Predicting vulnerability inducing function versions using node embeddings and graph neural networks

Abstract

Predicting software vulnerabilities over code changes is a difficult task due to obtaining real vulnerability data and their associated code fixes from software projects as software organizations are often reluctant to report those. We aim to propose a vulnerability prediction model that runs after every code change, and identifies vulnerability inducing functions in that version. We also would like to assess the success of node and token based source code representations over abstract syntax trees (ASTs) on predicting vulnerability inducing functions. We train neural networks to represent node embeddings and token embeddings over ASTs in order to obtain feature representations. Then, we build two Graph Neural Networks (GNNs) with node embeddings, and compare them against Convolutional Neural Network (CNN) and Support Vector Machine (SVM) with token representations. We report our empirical analysis over the change history of vulnerability inducing functions of Wireshark project.

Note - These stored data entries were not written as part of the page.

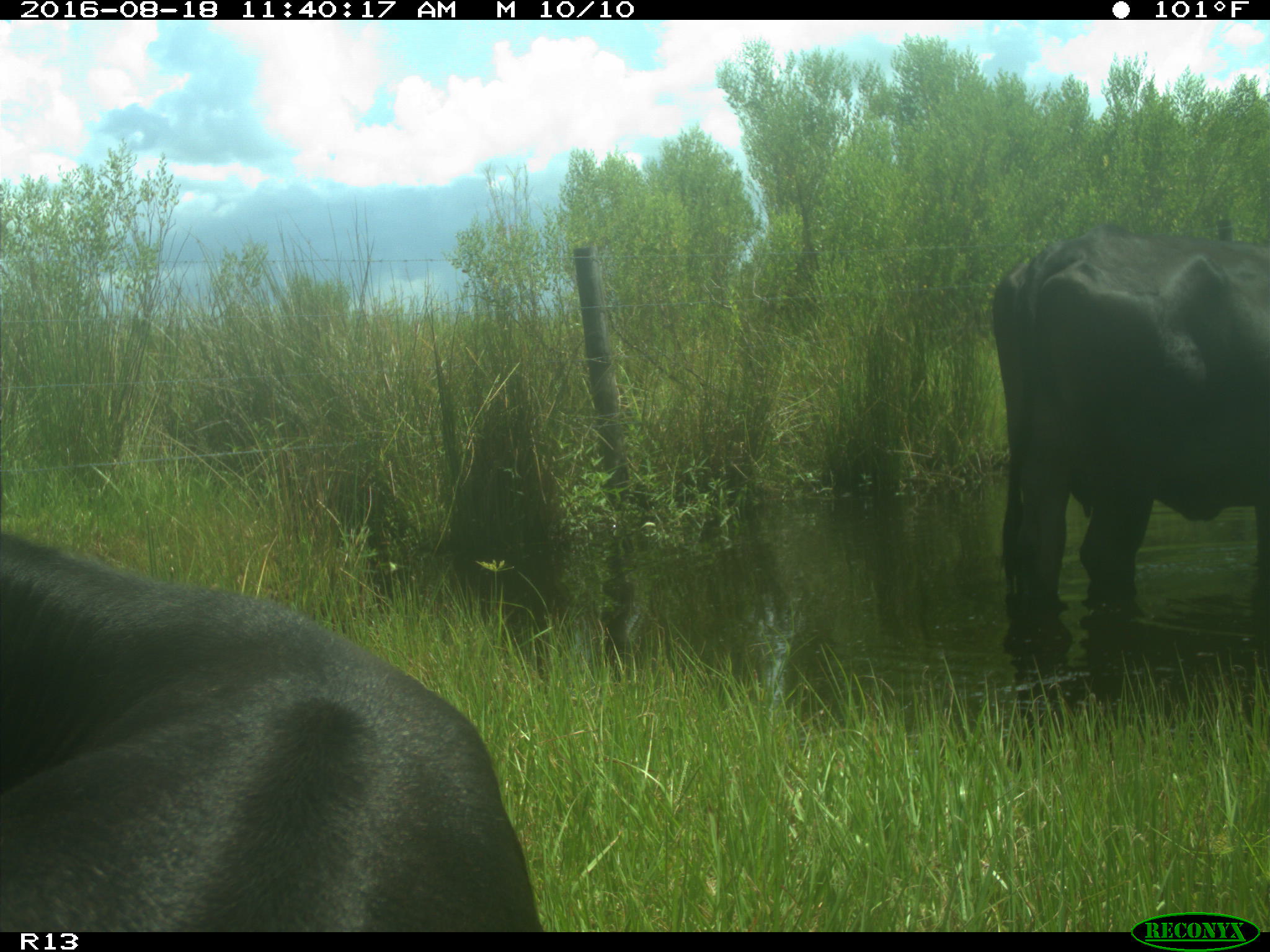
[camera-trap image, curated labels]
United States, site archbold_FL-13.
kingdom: Animalia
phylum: Chordata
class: Mammalia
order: Artiodactyla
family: Bovidae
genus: Bos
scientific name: Bos taurus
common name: domestic cow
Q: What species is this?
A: Bos taurus (domestic cow).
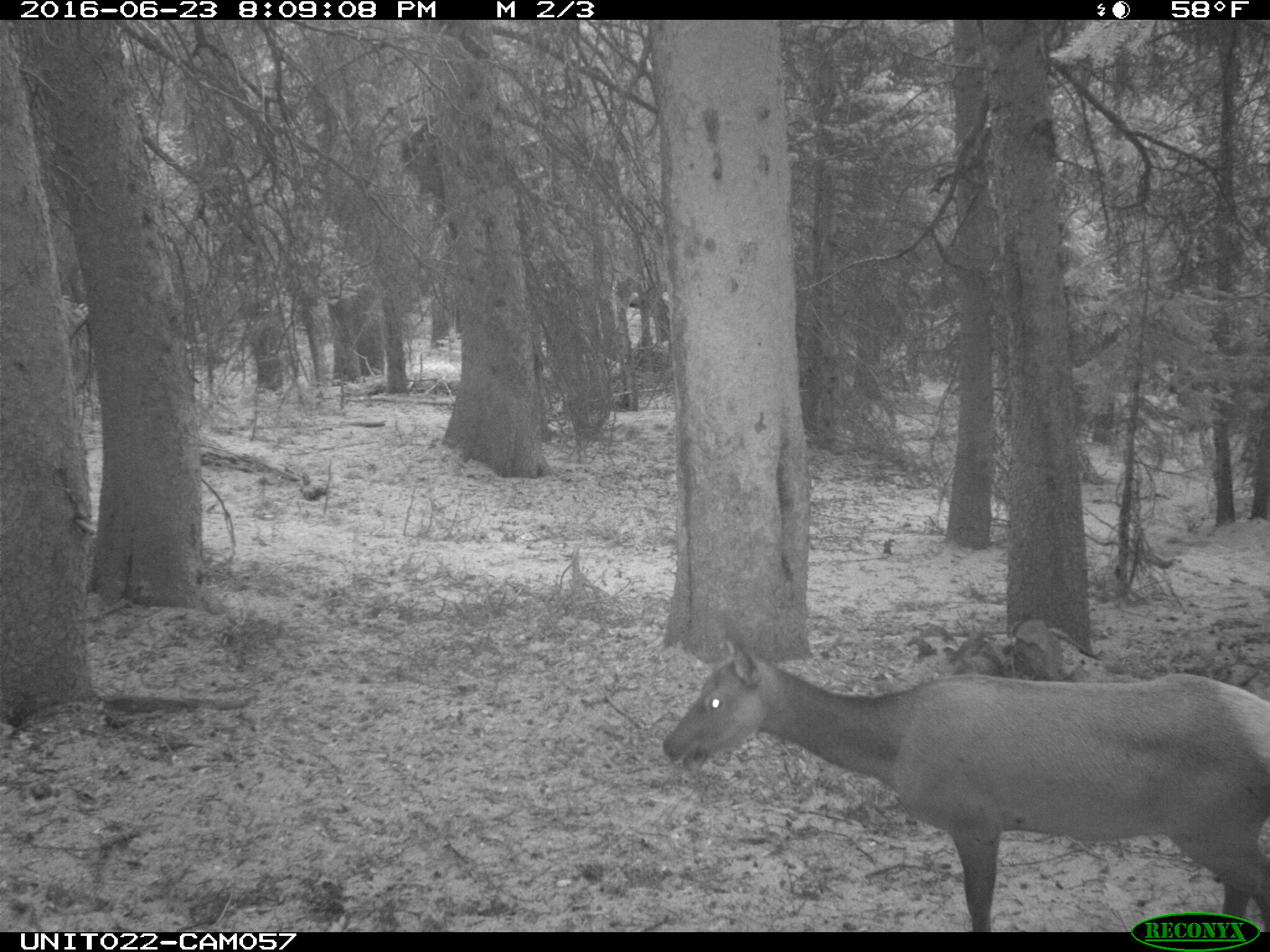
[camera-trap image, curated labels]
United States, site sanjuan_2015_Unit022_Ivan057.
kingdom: Animalia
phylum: Chordata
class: Mammalia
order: Artiodactyla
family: Cervidae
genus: Cervus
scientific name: Cervus elaphus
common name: red deer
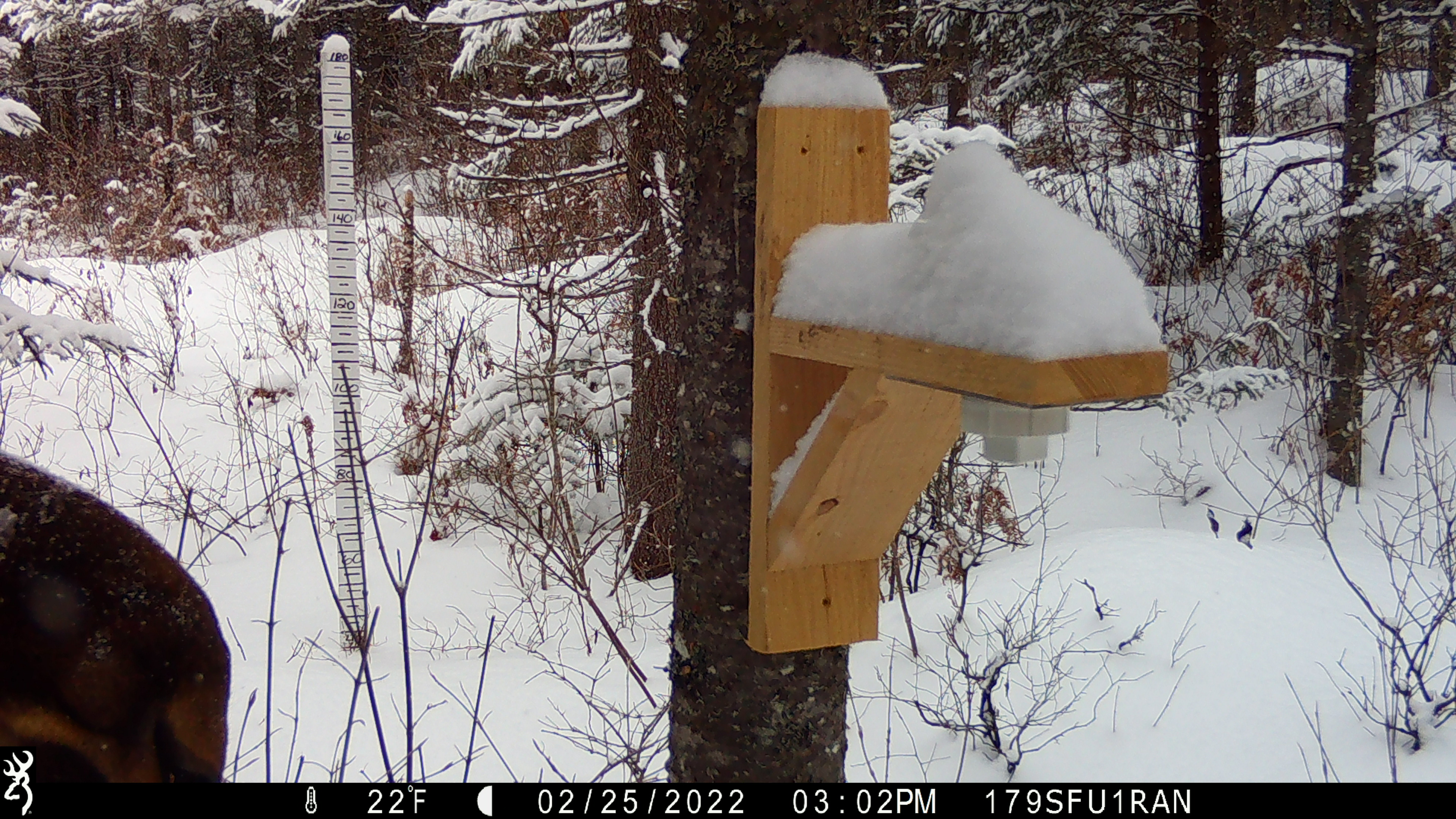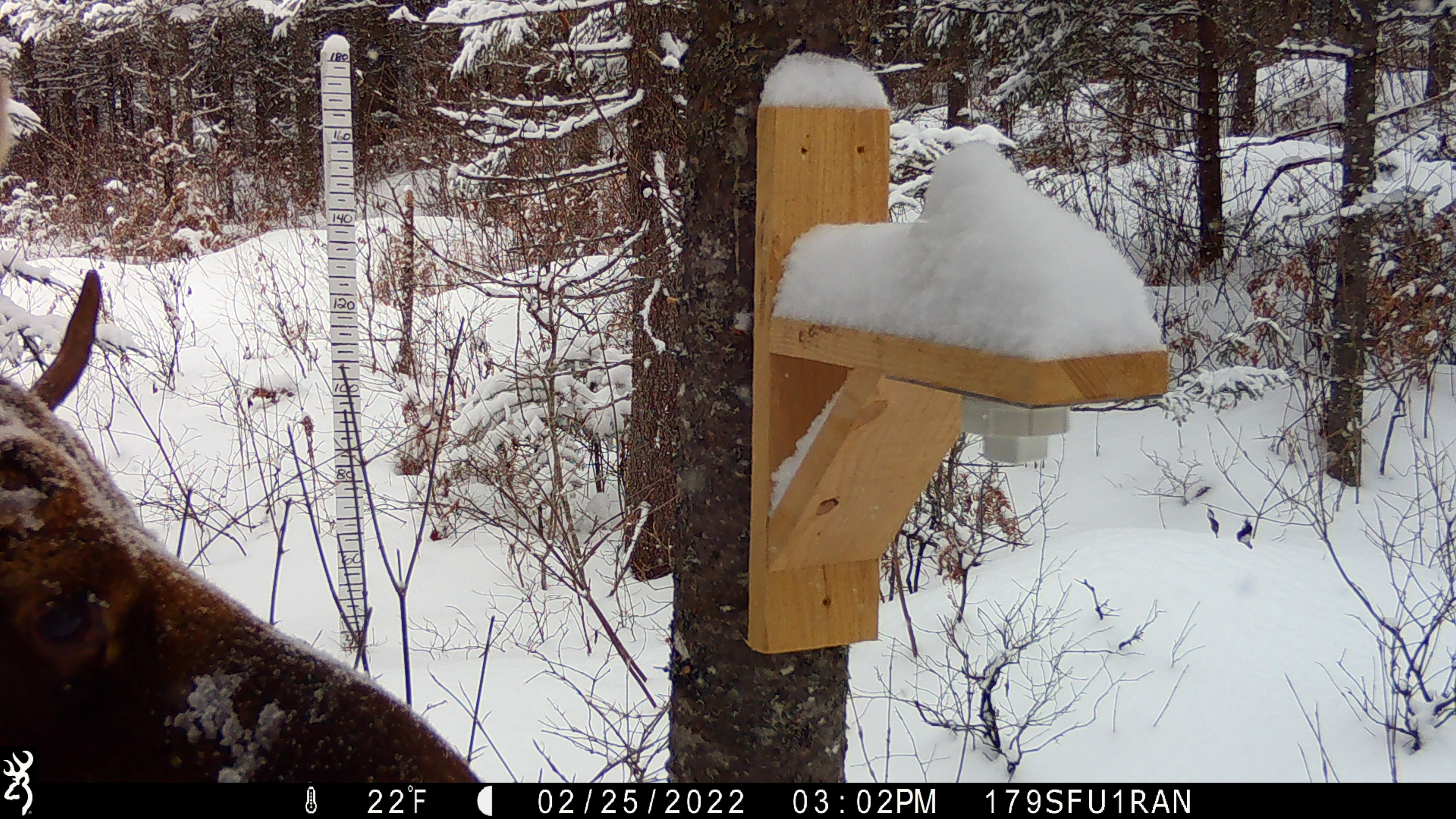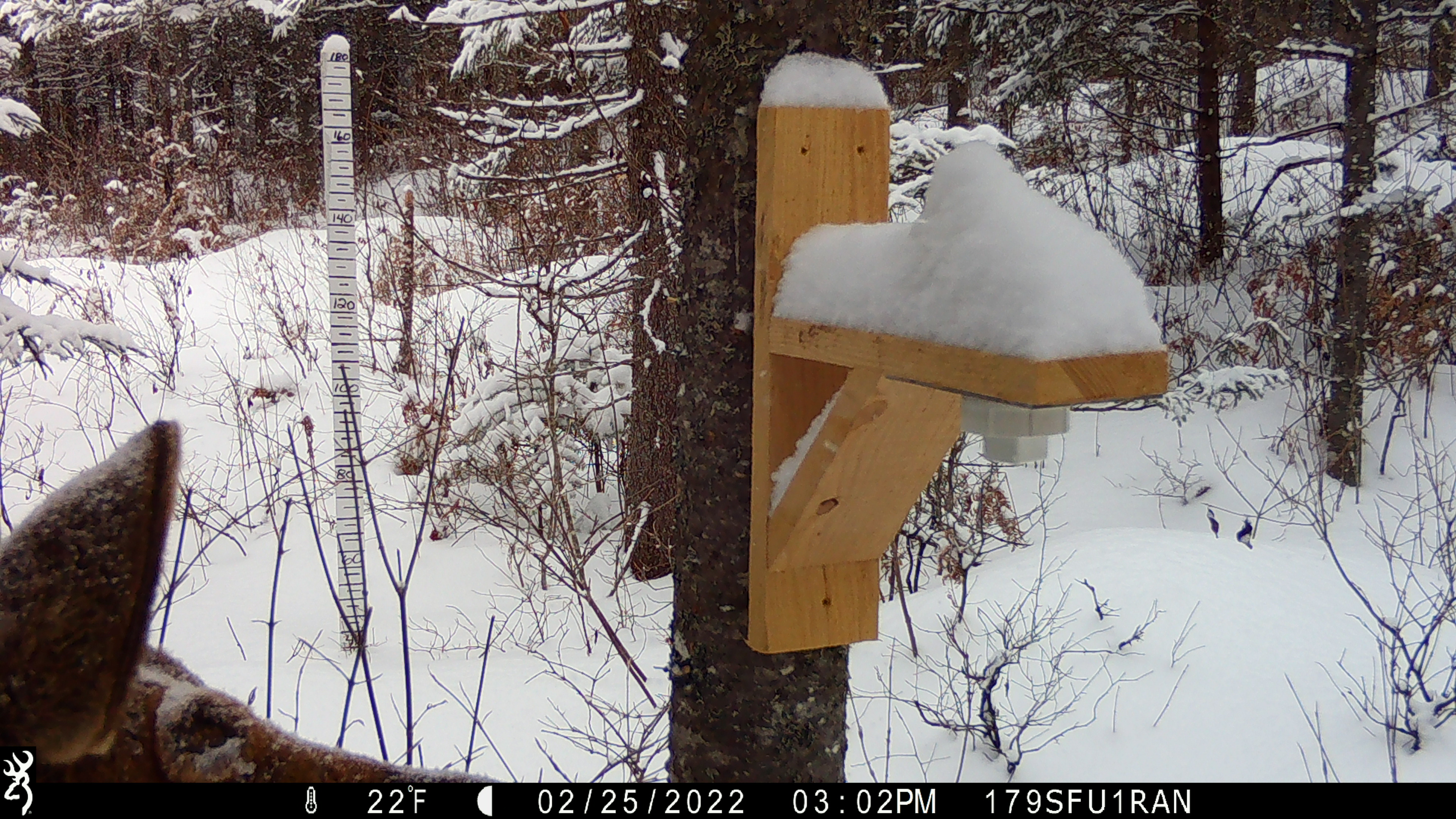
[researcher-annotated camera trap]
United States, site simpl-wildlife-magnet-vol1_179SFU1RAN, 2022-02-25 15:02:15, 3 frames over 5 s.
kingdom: Animalia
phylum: Chordata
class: Mammalia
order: Artiodactyla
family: Cervidae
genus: Alces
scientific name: Alces alces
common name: moose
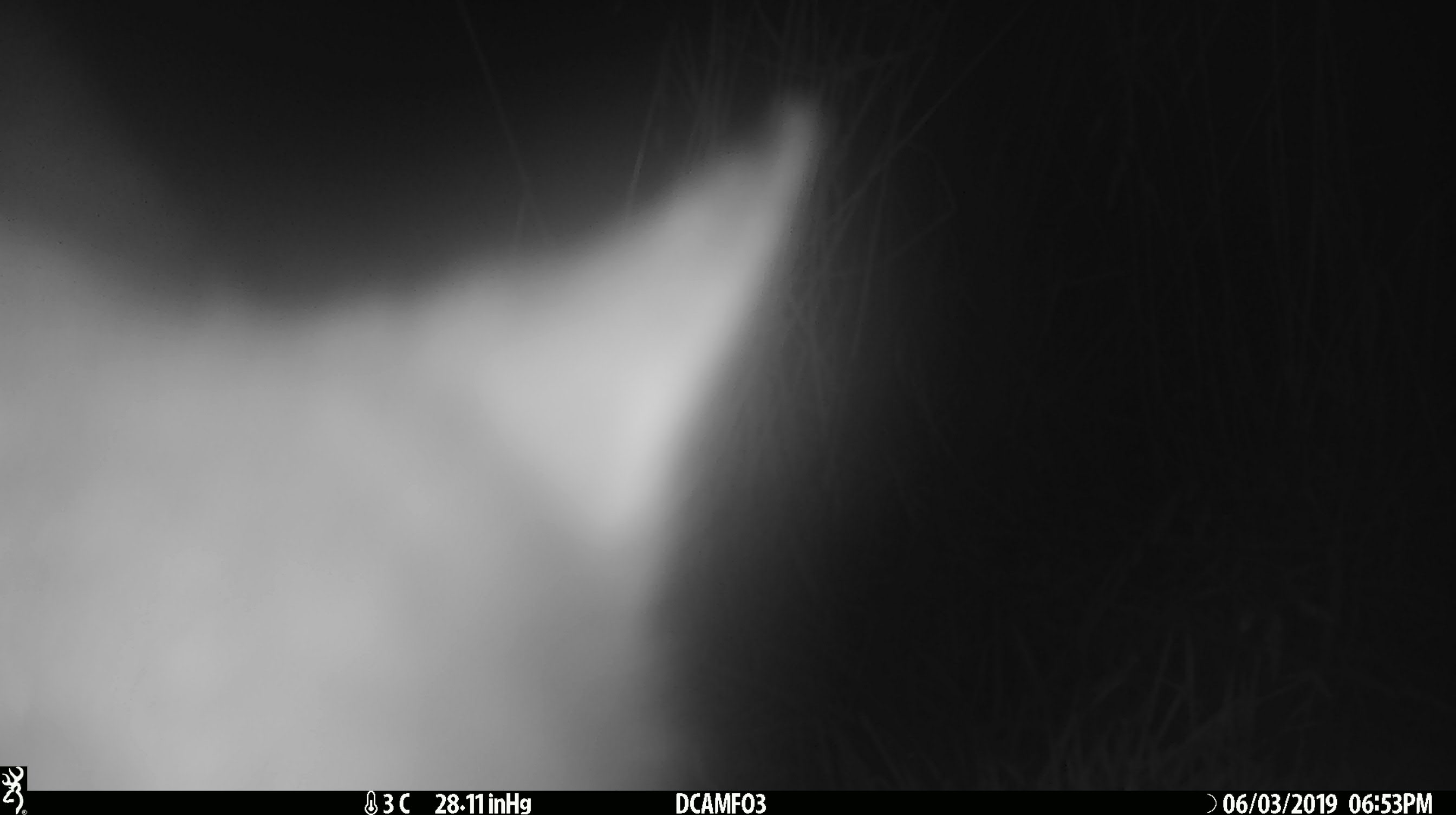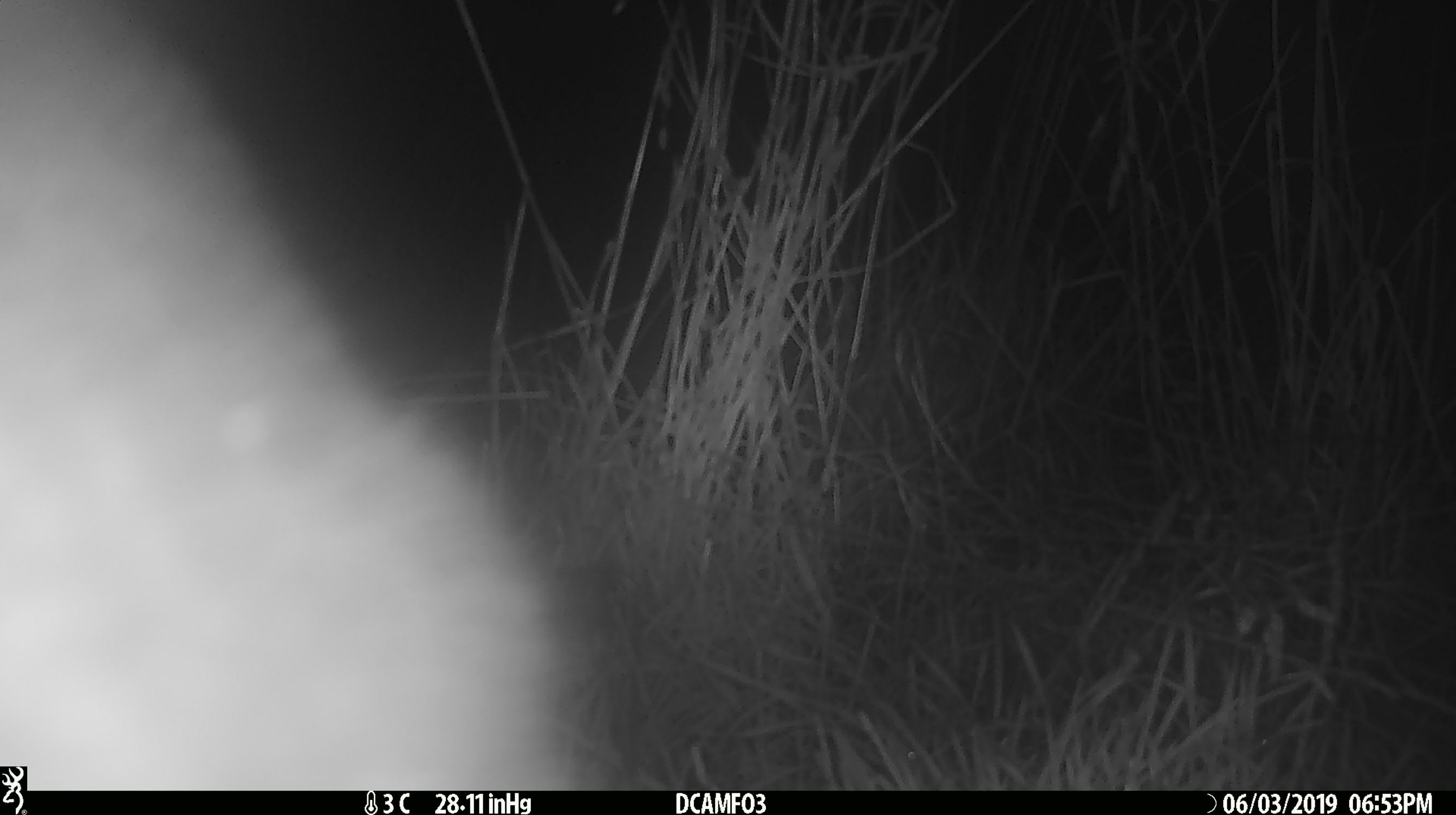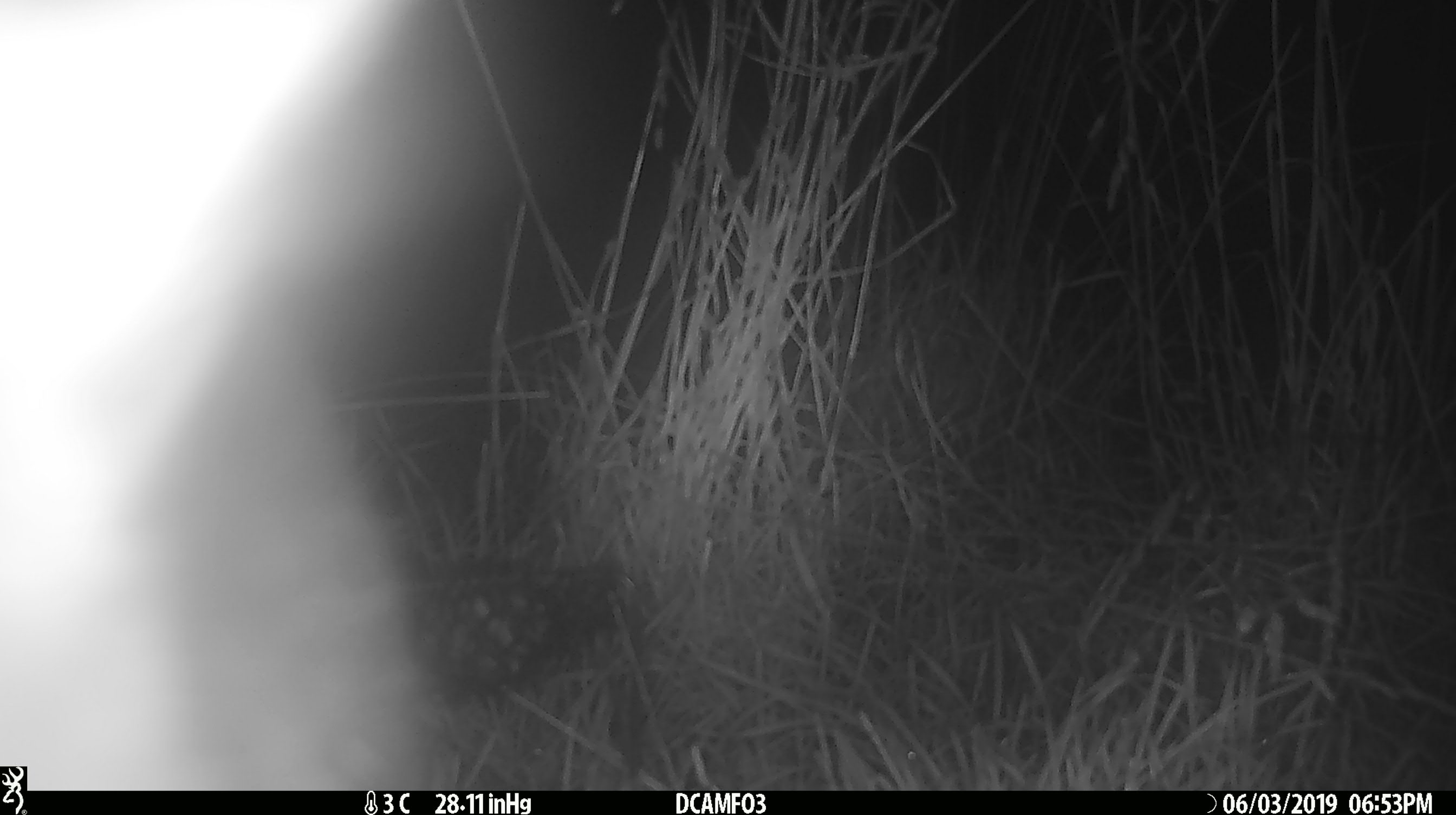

GraphSAGE model using source code representation via ASTs achieves the highest AUC rate, while CNN models using token representations achieves the highest recall, precision and F1 measure. Representing functions with their structural information extracted from ASTs, either in token form or in complete graph form, is great at predicting vulnerability inducing function versions. Transforming source code into token frequencies as a natural language text fails to build successful models for vulnerability prediction in a real software project.